The problem => From the data that follows, set down exactly the lines from the one with "Issues and Challenges" through the one with "to change behavior?", counting both. Pictures stay out.

Stored data =>
- - - - -

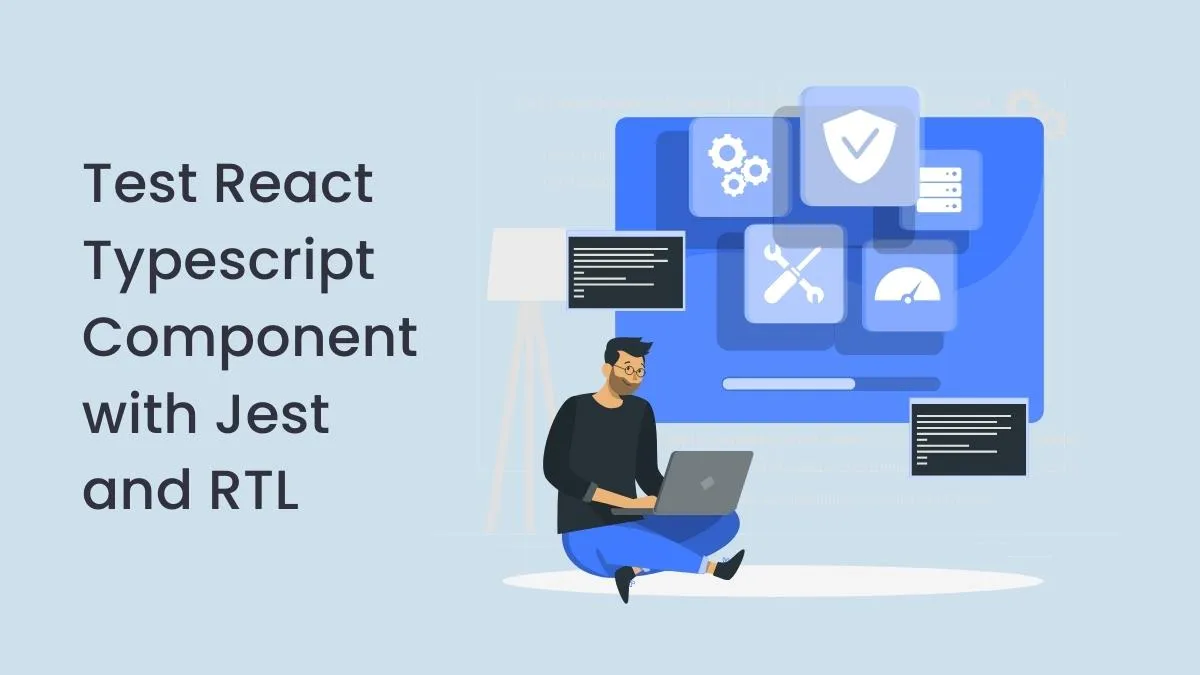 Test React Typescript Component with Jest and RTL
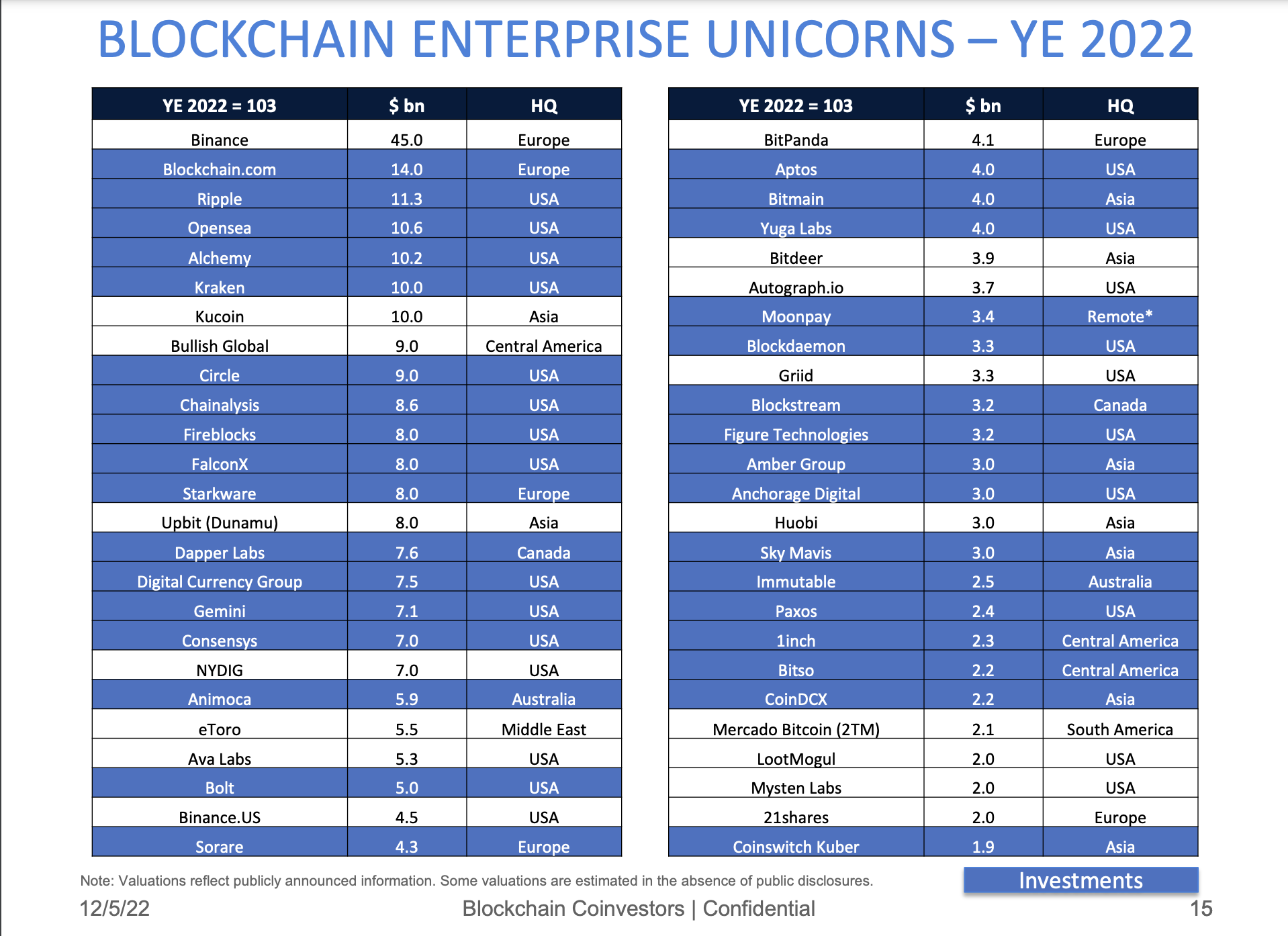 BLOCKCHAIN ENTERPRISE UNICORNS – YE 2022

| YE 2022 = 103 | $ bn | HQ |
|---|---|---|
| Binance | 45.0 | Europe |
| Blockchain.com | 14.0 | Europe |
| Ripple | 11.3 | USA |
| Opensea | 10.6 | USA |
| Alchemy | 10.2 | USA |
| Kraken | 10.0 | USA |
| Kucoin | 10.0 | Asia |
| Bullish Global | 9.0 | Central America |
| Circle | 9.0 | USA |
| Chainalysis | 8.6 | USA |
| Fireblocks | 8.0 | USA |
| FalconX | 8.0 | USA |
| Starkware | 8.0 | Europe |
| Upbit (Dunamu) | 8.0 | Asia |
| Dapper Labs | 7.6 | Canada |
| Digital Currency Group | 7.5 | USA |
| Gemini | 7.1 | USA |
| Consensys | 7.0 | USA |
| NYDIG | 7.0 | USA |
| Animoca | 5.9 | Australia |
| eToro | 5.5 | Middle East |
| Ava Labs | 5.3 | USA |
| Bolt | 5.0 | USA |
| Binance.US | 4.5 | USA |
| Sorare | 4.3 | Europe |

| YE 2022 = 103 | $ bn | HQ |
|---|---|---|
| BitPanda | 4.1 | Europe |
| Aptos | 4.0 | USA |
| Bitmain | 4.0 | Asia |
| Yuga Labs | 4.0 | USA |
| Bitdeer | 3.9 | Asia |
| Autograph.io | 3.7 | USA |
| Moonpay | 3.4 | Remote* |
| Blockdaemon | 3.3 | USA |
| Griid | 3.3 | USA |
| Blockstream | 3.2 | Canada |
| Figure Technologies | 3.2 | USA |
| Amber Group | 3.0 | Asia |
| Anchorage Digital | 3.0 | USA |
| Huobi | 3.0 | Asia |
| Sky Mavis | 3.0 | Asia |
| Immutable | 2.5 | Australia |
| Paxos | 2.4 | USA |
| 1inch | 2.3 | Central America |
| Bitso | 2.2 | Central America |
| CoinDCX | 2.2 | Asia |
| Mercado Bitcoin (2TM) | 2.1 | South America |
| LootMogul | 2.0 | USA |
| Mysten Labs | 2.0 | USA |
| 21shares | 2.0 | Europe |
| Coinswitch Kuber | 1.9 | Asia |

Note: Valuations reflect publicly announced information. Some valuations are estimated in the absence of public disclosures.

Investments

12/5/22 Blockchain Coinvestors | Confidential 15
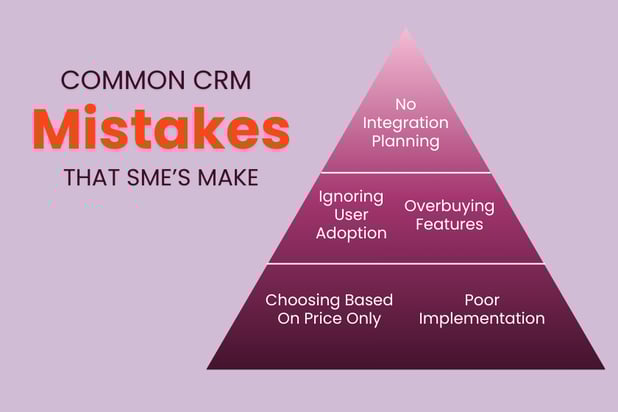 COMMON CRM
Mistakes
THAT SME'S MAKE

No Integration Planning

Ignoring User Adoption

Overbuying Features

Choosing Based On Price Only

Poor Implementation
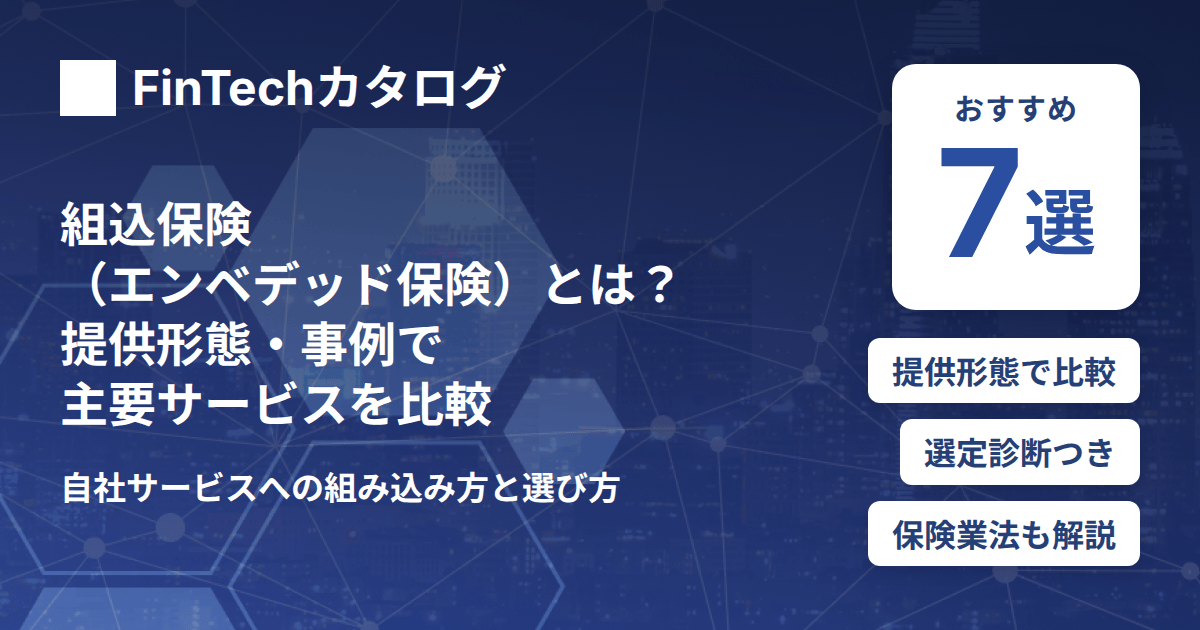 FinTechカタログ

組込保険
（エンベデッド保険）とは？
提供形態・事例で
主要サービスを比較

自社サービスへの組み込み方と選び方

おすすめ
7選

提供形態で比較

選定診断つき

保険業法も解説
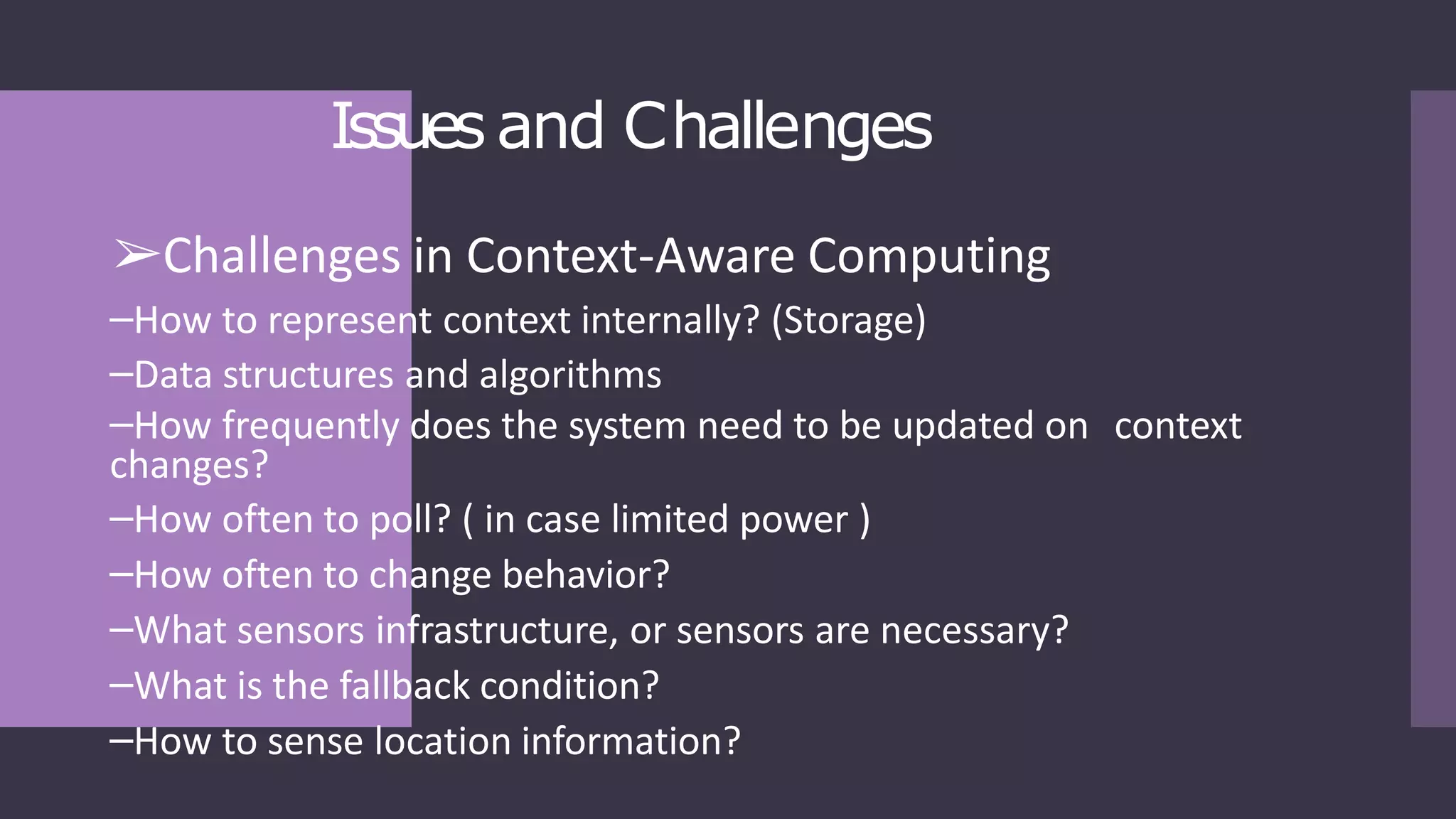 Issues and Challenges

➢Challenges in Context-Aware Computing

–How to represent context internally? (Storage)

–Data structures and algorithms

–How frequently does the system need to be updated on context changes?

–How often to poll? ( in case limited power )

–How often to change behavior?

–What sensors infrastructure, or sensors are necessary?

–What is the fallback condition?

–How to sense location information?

- - - - -

Finished exercise =>
 Issues and Challenges

➢Challenges in Context-Aware Computing

–How to represent context internally? (Storage)

–Data structures and algorithms

–How frequently does the system need to be updated on context changes?

–How often to poll? ( in case limited power )

–How often to change behavior?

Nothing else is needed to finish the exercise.